Our problem is that they have come to expect our generosity as something they are due. I will fully admit we created these monsters, but my husband and I have had enough. We feel used and irrelevant except for what we can give them. I feel so sad having to admit this.
Our plan is to make sure they understand there will be changes soon in our household, where their father and I will be kicking into high gear and doing all the things we worked for so many years to be able to do. (We will be retiring.) The result of our “new normal” will mean the party is over, so to speak, and we will be cutting back on monetary gifts. Is there any good way to accomplish this and keep everyone happy?
– Feeling Irrelevant
A: “Keep everyone happy”? The goal that launched a thousand monsters.

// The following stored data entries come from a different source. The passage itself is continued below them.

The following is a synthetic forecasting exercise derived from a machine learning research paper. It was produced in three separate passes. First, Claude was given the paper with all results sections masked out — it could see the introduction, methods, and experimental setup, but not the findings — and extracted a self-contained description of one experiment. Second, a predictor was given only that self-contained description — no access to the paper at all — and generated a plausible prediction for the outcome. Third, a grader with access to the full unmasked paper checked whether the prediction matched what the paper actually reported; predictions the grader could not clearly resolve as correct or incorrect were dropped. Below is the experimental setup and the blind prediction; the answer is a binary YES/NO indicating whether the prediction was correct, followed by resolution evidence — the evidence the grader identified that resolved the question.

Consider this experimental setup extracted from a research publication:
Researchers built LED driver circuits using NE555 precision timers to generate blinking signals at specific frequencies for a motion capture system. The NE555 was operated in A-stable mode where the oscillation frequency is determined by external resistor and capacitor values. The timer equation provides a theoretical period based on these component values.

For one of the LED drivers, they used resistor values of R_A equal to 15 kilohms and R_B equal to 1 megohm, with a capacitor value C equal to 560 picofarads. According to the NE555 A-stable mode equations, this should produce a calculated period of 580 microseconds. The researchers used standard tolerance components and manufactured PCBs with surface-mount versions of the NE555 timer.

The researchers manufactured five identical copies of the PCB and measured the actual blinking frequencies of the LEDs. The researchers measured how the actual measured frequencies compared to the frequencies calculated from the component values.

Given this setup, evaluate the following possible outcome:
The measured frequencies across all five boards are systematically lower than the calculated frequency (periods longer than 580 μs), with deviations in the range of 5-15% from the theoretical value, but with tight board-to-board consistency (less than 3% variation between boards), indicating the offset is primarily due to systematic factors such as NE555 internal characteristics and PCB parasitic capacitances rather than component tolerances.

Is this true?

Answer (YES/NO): NO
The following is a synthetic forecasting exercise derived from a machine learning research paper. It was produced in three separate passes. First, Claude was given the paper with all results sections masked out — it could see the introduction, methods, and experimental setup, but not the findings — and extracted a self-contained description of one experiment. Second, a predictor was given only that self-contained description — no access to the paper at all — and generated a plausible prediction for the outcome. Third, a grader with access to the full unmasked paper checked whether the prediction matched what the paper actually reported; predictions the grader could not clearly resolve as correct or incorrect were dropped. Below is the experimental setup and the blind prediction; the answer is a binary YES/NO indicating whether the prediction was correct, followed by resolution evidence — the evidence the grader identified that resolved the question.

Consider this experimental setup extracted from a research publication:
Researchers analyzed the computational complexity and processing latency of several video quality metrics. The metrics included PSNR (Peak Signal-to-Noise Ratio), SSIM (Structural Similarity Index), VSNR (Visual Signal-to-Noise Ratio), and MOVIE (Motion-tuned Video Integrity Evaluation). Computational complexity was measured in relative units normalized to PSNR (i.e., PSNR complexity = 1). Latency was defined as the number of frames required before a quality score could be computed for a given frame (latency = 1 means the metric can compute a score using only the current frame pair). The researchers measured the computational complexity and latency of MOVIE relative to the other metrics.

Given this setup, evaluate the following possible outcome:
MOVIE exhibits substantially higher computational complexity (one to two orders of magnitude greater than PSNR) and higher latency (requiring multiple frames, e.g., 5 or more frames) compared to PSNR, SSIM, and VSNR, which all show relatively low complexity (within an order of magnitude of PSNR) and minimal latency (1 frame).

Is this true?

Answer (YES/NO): NO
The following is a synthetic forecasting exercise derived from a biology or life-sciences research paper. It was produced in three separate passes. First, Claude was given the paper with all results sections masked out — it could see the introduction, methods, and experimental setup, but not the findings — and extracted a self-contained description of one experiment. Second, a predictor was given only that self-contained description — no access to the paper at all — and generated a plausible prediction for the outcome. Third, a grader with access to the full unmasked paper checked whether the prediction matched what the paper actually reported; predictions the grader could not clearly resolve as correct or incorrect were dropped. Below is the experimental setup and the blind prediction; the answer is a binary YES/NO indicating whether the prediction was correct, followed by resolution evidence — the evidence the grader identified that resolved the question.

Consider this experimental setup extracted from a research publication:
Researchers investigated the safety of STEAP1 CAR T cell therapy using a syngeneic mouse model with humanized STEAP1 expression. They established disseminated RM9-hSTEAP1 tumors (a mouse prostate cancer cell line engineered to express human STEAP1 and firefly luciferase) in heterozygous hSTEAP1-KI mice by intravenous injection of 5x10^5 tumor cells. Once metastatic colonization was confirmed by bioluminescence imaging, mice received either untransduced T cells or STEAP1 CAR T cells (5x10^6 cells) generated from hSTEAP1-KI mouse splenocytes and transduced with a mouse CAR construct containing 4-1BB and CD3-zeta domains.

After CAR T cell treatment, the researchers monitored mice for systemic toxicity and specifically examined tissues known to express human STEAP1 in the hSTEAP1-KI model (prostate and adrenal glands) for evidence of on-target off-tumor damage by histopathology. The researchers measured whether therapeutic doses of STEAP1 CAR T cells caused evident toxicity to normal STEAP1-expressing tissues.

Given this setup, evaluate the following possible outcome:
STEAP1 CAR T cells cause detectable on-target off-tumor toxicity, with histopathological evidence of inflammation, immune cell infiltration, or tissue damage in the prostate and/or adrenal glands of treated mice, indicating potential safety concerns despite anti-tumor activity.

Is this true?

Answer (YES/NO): NO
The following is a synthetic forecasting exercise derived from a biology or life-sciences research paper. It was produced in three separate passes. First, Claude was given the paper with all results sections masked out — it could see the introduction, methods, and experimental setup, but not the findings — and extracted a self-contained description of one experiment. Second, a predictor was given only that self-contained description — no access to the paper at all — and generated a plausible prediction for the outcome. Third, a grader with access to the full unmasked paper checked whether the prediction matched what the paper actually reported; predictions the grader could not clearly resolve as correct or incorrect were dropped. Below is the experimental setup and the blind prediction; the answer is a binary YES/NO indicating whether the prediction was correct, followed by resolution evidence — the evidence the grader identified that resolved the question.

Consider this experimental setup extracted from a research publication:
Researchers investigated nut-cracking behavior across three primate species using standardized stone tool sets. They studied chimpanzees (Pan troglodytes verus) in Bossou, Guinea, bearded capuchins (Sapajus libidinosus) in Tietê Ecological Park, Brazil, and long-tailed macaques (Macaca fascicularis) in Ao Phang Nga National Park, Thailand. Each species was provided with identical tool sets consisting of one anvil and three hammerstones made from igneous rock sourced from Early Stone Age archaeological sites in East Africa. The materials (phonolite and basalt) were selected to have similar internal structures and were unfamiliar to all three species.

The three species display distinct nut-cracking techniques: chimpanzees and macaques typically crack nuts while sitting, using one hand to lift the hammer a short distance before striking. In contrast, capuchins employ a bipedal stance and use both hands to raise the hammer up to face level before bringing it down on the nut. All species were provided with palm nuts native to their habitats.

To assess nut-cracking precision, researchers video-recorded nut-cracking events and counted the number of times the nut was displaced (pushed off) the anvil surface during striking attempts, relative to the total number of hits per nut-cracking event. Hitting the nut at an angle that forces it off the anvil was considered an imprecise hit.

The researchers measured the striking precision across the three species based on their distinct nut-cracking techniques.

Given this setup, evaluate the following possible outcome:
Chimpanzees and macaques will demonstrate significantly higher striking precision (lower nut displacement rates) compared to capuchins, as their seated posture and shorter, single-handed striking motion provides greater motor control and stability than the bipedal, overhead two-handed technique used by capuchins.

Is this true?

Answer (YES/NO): YES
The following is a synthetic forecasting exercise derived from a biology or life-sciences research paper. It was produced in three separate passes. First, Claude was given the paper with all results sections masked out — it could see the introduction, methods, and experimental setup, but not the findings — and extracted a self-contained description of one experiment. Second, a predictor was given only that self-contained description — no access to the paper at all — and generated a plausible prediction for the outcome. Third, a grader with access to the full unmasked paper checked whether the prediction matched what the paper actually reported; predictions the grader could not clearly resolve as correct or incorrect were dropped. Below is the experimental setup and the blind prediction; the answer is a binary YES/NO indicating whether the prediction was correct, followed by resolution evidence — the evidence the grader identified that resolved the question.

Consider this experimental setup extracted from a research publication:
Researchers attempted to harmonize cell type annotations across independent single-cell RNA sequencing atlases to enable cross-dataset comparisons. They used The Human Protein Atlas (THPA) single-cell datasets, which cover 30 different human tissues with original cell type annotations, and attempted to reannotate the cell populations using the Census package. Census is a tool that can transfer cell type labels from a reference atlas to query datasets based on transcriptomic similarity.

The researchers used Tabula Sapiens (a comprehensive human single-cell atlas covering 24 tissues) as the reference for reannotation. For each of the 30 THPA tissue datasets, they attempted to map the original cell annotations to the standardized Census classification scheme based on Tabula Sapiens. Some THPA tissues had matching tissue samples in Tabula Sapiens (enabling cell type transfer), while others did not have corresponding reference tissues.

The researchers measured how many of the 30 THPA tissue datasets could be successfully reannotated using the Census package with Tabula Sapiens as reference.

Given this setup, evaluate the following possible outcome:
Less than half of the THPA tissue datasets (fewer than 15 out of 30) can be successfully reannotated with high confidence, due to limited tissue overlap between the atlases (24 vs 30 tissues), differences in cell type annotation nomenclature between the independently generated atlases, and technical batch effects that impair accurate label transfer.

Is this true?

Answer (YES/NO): NO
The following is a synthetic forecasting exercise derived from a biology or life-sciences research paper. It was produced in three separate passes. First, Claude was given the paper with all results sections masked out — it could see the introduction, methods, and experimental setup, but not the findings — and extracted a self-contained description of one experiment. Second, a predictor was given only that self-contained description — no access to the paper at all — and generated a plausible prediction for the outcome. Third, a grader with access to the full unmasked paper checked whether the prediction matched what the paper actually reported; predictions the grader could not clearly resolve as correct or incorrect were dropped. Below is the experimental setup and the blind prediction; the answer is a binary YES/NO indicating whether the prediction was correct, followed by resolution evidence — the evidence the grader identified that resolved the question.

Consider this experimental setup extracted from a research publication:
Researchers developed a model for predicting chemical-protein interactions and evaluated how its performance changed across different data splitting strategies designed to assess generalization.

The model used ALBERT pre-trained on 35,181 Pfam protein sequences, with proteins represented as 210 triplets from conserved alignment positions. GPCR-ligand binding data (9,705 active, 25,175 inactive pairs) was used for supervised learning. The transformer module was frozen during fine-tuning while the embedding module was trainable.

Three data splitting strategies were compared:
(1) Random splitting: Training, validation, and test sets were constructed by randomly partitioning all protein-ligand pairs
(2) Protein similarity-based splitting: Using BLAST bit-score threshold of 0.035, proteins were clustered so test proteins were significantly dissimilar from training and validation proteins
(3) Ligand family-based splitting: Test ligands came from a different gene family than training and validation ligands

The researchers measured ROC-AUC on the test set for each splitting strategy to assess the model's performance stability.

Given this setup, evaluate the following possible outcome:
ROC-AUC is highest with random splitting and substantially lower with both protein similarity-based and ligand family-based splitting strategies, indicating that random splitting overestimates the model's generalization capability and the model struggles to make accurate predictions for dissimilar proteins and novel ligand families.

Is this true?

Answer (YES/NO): NO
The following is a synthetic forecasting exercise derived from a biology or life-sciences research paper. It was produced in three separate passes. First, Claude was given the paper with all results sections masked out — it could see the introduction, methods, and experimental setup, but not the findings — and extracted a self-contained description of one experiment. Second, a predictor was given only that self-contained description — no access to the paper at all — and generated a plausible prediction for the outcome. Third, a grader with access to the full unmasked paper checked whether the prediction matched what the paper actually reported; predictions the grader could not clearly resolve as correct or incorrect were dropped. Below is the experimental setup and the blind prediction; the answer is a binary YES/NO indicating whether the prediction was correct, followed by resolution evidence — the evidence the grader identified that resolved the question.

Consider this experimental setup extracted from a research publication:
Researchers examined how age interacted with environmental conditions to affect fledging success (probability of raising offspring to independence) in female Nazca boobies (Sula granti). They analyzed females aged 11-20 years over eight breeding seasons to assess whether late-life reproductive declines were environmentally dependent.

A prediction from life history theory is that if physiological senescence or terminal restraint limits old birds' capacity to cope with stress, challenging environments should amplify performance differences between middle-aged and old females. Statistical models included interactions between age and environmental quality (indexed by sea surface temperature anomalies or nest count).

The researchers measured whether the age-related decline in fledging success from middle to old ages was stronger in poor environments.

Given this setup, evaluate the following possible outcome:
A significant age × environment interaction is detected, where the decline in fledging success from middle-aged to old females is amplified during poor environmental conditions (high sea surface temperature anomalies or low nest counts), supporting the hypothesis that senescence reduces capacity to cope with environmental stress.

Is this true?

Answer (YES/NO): NO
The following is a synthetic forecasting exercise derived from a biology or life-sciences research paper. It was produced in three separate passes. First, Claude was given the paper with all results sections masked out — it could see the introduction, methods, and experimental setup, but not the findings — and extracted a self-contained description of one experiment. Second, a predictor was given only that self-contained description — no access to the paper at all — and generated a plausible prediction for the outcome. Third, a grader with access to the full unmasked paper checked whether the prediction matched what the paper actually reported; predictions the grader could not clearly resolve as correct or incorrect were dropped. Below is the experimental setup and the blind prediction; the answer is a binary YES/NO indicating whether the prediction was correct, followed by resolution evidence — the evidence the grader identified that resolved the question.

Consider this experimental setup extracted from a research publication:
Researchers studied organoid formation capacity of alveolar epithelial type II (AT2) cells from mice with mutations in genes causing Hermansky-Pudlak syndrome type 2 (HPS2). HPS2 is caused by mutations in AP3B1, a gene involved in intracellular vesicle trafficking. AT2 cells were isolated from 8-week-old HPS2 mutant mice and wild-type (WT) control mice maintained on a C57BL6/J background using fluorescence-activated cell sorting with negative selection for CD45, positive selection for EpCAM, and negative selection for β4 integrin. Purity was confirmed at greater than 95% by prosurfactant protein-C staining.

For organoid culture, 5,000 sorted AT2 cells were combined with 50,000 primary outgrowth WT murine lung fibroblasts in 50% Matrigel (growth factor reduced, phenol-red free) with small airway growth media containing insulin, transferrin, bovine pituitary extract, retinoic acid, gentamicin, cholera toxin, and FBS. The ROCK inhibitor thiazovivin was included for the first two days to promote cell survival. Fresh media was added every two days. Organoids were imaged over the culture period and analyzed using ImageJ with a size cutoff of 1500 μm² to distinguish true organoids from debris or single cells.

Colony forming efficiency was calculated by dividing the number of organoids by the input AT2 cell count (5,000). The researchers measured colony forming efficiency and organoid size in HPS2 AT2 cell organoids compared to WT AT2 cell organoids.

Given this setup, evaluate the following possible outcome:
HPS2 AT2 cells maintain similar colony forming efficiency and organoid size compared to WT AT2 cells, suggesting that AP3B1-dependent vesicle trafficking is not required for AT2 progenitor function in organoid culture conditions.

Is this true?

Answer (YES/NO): NO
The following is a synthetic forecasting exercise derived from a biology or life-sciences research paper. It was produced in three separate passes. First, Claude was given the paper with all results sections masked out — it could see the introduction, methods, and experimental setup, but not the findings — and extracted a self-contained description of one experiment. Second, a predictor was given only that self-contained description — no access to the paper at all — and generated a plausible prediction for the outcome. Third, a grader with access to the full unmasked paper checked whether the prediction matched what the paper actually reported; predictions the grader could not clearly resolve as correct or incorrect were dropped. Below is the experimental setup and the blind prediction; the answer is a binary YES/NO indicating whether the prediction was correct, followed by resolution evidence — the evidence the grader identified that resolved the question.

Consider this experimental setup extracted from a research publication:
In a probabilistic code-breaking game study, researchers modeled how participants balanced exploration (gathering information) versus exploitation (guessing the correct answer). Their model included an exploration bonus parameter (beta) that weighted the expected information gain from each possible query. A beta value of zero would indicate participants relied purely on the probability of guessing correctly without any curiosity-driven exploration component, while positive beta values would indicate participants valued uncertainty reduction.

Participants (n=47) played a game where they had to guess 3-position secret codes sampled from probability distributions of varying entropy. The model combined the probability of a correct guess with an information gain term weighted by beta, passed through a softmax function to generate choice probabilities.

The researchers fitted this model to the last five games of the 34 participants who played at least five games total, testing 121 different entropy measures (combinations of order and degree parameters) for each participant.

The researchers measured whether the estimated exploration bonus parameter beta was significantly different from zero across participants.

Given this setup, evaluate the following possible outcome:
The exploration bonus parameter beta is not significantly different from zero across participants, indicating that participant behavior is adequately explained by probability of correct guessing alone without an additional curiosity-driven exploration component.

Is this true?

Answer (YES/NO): NO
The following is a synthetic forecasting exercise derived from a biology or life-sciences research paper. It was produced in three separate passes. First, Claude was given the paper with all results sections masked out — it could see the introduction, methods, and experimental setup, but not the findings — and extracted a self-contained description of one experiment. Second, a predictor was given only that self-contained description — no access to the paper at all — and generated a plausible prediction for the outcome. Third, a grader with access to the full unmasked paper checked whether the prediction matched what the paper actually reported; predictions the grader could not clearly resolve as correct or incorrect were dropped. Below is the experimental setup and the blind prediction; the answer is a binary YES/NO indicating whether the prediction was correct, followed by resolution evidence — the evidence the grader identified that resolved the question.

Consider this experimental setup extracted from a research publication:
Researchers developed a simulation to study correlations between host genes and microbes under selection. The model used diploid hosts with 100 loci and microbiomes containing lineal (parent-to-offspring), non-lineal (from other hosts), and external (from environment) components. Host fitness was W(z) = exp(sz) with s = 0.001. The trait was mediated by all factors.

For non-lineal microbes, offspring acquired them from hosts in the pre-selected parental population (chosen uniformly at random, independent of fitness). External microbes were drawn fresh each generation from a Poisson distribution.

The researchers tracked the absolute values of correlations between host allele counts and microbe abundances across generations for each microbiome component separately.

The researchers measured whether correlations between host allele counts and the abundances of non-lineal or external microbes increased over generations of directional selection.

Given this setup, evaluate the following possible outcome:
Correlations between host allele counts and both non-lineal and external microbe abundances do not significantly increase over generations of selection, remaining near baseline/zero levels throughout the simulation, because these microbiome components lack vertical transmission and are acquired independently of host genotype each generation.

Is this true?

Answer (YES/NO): YES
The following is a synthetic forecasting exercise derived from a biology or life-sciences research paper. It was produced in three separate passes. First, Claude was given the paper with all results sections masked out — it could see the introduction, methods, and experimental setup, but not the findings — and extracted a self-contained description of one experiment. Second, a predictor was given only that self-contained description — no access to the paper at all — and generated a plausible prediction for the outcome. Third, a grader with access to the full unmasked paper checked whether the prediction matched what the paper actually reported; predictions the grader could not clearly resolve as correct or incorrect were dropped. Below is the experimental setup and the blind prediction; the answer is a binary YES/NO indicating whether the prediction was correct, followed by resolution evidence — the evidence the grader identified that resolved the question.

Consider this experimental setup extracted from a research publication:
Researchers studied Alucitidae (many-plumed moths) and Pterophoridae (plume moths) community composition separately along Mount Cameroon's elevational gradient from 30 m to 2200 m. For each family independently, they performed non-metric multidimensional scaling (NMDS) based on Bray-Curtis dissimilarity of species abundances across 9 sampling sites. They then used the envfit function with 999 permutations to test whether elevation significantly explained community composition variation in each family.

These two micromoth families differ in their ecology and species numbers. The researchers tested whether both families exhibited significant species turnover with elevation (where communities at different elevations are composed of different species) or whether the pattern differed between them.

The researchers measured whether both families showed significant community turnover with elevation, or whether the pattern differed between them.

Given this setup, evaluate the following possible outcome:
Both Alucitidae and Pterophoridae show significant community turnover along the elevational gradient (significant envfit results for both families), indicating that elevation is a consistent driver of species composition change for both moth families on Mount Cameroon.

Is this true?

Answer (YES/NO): YES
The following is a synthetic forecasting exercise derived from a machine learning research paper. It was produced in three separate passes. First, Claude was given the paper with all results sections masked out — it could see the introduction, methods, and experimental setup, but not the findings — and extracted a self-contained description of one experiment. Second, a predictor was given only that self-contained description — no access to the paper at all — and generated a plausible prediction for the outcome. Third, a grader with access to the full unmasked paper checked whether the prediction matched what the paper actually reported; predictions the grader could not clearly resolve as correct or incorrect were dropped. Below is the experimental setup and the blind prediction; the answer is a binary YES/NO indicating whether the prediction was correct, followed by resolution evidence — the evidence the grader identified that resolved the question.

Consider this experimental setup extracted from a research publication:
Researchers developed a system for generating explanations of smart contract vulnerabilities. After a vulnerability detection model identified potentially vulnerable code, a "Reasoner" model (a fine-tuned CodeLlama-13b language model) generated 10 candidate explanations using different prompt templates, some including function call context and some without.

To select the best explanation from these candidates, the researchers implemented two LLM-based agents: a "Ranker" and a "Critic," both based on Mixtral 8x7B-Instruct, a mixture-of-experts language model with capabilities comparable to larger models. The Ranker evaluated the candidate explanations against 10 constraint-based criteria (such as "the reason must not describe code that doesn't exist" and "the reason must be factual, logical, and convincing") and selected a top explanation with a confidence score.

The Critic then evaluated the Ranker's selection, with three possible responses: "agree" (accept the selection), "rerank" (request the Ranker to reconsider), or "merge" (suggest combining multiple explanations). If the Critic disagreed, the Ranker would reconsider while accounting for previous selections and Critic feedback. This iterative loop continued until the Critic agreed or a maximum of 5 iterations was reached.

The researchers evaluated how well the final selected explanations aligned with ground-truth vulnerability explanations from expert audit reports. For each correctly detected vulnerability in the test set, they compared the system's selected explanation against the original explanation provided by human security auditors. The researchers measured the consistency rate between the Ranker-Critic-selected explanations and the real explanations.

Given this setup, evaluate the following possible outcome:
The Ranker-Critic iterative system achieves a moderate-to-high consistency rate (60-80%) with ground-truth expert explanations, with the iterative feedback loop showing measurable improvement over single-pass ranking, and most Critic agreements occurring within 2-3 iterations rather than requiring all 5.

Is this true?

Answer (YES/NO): NO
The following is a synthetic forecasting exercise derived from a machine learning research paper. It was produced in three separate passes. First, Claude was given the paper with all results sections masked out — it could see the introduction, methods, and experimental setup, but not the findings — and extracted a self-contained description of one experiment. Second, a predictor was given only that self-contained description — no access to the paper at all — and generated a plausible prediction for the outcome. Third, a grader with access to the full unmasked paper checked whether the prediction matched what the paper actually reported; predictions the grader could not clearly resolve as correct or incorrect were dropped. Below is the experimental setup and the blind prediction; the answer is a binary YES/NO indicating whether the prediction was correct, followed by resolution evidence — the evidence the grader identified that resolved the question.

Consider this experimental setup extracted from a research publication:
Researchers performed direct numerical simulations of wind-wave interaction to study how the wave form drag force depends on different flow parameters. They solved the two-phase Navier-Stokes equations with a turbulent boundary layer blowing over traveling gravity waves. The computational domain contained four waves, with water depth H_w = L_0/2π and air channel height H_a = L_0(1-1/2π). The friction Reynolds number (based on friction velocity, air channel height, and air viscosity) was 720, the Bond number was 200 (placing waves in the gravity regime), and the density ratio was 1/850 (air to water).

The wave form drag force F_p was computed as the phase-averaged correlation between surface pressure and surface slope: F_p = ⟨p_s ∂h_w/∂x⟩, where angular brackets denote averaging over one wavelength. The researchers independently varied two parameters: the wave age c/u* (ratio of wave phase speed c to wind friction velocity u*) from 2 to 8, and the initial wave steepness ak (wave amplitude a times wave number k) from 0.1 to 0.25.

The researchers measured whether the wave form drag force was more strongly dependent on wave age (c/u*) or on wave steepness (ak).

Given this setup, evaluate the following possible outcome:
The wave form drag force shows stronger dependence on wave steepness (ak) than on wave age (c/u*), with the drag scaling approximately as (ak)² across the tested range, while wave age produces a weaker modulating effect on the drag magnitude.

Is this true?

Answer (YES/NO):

If you present your “new normal” as if it’s unexploded ordnance, then you’re all but leading them to conclude it’s a terrible, terrible thing. Why not treat them as deeper than that? Present your news as part of a natural progression, and they might well receive it that way.
And my reasoning might well be corrupted by rainbows and buttercups.
Fortunately, neither of our visions need affect your approach. When you announce the coming change, keep your disappointment, disgust and “party” or “gravy train” references out of it, and use facts: “We’re retiring on (date) and will be treating ourselves some – responsibly (you do owe them that). That means we won’t be sending any more/as much money.”
Unless they’ve conquered mortality, they’ve known all along the party would eventually end. Don’t be afraid to plant a few empathy seeds – “We’ve looked forward to this for years, as I’m sure you will someday” – and to deflect any backlash with this gentle door-closer: “Oh, I’m sorry to hear that.”
Time to say goodbye
Dear Carolyn: Since my ex-girlfriend broke up with me, we’ve hung out a couple of times. I figured I’d give trying to be friends (or at least not enemies) a shot. But, I can’t do it. Not only is it impossible for me to move on with my own life, but I also have some serious trust issues with her. Also, if she put forth some effort to keep in touch with me, I might think otherwise, but she doesn’t.
What’s the best way to handle ending things once and for all, once the relationship has ended? It will probably be the last time we see each other. Do I owe her an in-person meeting, or would a phone call suffice?
– Moving On for Good This Time
A: Since Exie’s not matching your effort, your “best way” is there for the taking: Stop getting in touch with her.
You apparently see this as deserving of milestone treatment – and it’s certainly fine to say goodbye with your own needs in mind. However, please do so only with full awareness that Exie might not play the role you’ve mentally scripted for her. Imagine arranging an evening of The Last Time We Ever See Each Other import, and she responds with an eye roll or a shrug. Are you ready for that?
Clearly, I’m partial to the just-let-go goodbye. If that feels too much like leaving the thread of Exie dangling, then try the milestone treatment without her: 1. Realize you’re not two friends, you’re one guy hanging on; 2. Hold your own goodbye ceremony, in which you ... hmm, box up stuff she left behind and mail it back to her, or donate some gifts she gave you to charity, etc.; 3. Take a symbolic first step in your post-Exie life. Making plans with a friend of yours she never liked can work well, but I can also argue for steps that are pro-you vs. anti-her.
It’s not quite as memorable as taking her hands in yours and wishing her a nice life. But what do you need more now – to say goodbye to her, or to break free for you?